Leverage had been quietly building for months. Hedge funds, retail traders and market-makers had shifted from holding tokens outright to using borrowed money to amplify returns. On the surface, risk appeared contained: positions seemed offset, funding rates calm. In truth, many trades were backed by the same pool of collateral, leaving the system fragile. When that collateral cracked, everything tied to it fell in unison.
In theory, crypto exchanges have a backstop. Each typically maintains an insurance fund - a pool of capital built from liquidation fees and trading penalties, designed to absorb losses when clients’ margin runs out. When a leveraged trader’s position collapses faster than it can be sold, the fund steps in to buy it, covering the shortfall so the market stays orderly. On calm days, these pools quietly earn money.
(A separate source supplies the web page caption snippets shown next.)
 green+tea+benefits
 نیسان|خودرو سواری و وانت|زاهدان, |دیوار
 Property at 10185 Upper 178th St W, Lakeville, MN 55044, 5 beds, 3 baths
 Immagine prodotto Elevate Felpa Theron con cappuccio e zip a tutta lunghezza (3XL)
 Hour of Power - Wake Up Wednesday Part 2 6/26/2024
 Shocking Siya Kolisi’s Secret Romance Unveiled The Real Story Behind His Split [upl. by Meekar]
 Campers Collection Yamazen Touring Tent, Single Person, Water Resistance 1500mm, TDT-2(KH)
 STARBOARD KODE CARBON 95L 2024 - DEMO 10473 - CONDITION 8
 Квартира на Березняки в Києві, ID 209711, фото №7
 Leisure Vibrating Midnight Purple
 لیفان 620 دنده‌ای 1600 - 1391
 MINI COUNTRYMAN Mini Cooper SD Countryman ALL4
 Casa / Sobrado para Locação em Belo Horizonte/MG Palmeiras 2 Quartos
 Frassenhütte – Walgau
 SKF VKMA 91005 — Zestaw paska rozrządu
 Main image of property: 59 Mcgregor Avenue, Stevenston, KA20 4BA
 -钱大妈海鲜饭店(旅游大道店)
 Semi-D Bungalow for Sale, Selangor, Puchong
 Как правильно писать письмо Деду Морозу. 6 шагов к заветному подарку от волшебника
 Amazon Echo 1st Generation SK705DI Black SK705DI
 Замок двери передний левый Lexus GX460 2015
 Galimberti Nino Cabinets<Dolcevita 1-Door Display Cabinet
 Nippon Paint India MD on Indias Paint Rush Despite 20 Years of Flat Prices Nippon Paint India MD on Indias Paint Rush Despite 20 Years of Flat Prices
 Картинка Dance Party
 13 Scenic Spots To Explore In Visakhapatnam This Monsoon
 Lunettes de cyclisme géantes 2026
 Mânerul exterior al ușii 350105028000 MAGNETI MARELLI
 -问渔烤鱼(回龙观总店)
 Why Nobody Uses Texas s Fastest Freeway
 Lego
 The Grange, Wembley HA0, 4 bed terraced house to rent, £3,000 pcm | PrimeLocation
In panic, they are the only thing standing between volatility and insolvency.
On Friday, they broke. As liquidations accelerated, losses outpaced the funds’ capacity to absorb them. That triggered the system’s final line of defence: auto-deleveraging.
While geopolitics was the trigger for the rout, “what really kicked the market is that Binance and some other exchanges, they started auto-deleveraging,” said Re7 Capital founder Evgeny Gokhberg. “It’s the worst flush in the history of crypto, and to a very large extent it was exacerbated by centralized exchanges changing their ADL parameters.”
No Safety Nets
The massive unwinding of leverages spilled over to altcoins, which were eviscerated. Traditional markets have circuit breakers, clearing houses and moments to breathe. Crypto has none. Once liquidations hit, algos sell into whatever liquidity remains. When most traders are posting the same coins as security, the loop is self-reinforcing: Forced selling drives prices lower, triggering yet more forced selling. Within minutes, liquidity can disappear entirely.
“When massive long liquidations occur simultaneously without new willing counterparties, the system faces mathematical impossibility,” market maker Caladan said in a research note. “There aren’t enough losers to pay all the winners.”
The timing is awkward. The market’s collapse comes just as crypto is edging closer to mainstream legitimacy with Wall Street firms expanding digital-asset offerings, while retail traders plunge in. In Washington, a months-long push for a market-structure bill signals the clearest path yet toward regulatory recognition.
In traditional finance, it recalls the 2008 credit unwind and the 2020 Treasury squeeze - small shocks meeting hidden leverage and brittle liquidity - only in crypto the sequence can unfold in minutes, not days. Mainstream markets have buffers: brokers, settlement delays, central banks, while crypto relies on momentum.